What talents have you? What powers have you? What capability
of benefiting men, either in soul or body, that is not the gift of our
Lord to you? He regards you as His steward. And how true it
is; has it not been true with every one of us, as well as; with this
steward in the parable, when it was reported he had wasted his masters
goods! Have we not wasted our masters goods? Have we not
neglected opportunities, misused powers, used our wealth, our treasures of
mind, body, and talent in a variety of ways that have not only been
useless, but pernicious? From babyhood until now we have enjoyed a
thousand treasures of wealth; for such is the lot even of the present!
How grand is the wealth which is comprised in the gift to every man:—the
wealth of life, the wealth of thought, the wealth of talent, the air we
breathe, the glorious sky that pours forth its continual beauties, the
lovely things of earth, the air, the fruits, and flowers, given in such
plenty to all may, there are advantages in some respects possessed by the
poorest over the wealthiest. By means of the grand faculty of sight
the many can observe the beauties of the carpeted earth upon which men
walk, without the anxiety of spending money to take care of them.
The Divine Mercy provides that the rich fields of blessing should be
enjoyed by is all, and His wish is that they should be more and more, a
thousand times enjoyed. Such is the rich man, the great proprietor
of this glorious universe before us, and such are we. We have
wasted—how often!—that little treasure-house in every one of us that was
given us for God Himself to dwell in. Behold I stand at the door
and knock. If any man will open the door, I will come in to him, and
sup with him, and he with Me. How often have we kept Him out of
this little house! How often have we neglected this Glorious God and
Savior, who desires to bless us always! He wishes to sup with us, to
feast with us, to interchange, as it were, joys with us; that we should
give Him joy by accepting Him to make us happy. God is happy when
man is blest. There is joy in the presence of the angels of God
over one sinner that repenteth. Yet we might have had no avenue
into our souls, no little palace for our God; we might have had no
thoughts of Divine things, no power of thinking as angels think, nor of
loving as angels love, we have wasted them; we wasted also those lower
talents and powers, both of mind and body, which ought only to be employed
in a virtuous life. It is reported to our Lord that we have wasted
His goods in riotous living. The truth is so. The Lord
discerns everything.
The Gospel here is the description of what happens when
the soul begins to feel that there has been a report against it.
When a man begins to be concerned about his eternal condition, when he
begins to enquire in himself, and conscience brings home Divine Truth to
his condition. At such times a man asks himself, for what am I
living? How have I spent my past life? What bearing has it had
upon my future condition? Am I, who was made to live for ever, just
like a thing that perishes, like an animal that devours its meat, and lies
down and cares for nothing until the pangs of hunger awake it again?

──────

→ To do
**1)** Write out the stretch of the sermon passage from "What talents have" through "of the present!".
**2)** According to the sermon passage, what does the Lord regard each person as?
**3)** List every phrase in the sermon passage that begins with the words "the wealth of".
The material after this point comes from a separate source unrelated to the sermon passage.

──────

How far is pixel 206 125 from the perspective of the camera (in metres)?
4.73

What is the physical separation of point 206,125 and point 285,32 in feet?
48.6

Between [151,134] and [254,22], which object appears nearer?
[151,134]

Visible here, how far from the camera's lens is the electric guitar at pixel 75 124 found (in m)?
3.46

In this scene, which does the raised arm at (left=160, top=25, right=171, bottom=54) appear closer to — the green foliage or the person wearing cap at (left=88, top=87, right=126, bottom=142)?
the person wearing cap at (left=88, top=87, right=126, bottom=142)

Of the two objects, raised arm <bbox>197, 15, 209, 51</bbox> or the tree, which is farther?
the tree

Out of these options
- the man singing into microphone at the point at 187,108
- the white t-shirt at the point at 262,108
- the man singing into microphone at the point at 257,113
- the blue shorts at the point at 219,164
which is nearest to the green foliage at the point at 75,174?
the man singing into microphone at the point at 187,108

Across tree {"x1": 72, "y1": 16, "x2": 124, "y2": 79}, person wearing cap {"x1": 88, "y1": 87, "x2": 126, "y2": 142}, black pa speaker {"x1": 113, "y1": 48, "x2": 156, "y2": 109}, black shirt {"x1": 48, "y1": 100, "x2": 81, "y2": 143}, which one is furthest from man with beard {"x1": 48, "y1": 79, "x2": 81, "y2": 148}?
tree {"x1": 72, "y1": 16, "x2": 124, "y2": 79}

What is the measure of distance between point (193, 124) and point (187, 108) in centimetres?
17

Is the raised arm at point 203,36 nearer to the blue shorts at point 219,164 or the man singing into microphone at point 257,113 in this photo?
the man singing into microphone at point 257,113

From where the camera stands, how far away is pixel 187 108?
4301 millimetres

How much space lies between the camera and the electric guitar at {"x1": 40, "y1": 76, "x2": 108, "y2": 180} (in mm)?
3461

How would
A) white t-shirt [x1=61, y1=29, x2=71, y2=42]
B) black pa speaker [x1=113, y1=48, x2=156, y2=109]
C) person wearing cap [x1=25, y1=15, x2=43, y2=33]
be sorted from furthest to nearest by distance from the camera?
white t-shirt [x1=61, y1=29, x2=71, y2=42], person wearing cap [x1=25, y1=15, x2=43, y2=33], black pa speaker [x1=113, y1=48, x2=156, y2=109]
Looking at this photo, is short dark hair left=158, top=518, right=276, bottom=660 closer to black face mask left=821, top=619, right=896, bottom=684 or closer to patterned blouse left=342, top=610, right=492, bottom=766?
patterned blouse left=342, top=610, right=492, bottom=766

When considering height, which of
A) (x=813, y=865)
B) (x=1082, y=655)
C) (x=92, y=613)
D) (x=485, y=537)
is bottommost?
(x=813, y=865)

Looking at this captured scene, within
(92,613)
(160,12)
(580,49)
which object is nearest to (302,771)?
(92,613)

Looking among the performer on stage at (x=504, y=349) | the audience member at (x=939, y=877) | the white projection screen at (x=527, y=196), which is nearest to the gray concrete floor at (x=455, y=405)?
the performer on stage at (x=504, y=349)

──────

→ Exercise results
**1)**
What talents have you? What powers have you? What capability
of benefiting men, either in soul or body, that is not the gift of our
Lord to you? He regards you as His steward. And how true it
is; has it not been true with every one of us, as well as; with this
steward in the parable, when it was reported he had wasted his masters
goods! Have we not wasted our masters goods? Have we not
neglected opportunities, misused powers, used our wealth, our treasures of
mind, body, and talent in a variety of ways that have not only been
useless, but pernicious? From babyhood until now we have enjoyed a
thousand treasures of wealth; for such is the lot even of the present!

**2)** His steward.

**3)** the wealth of life, the wealth of thought, the wealth of talent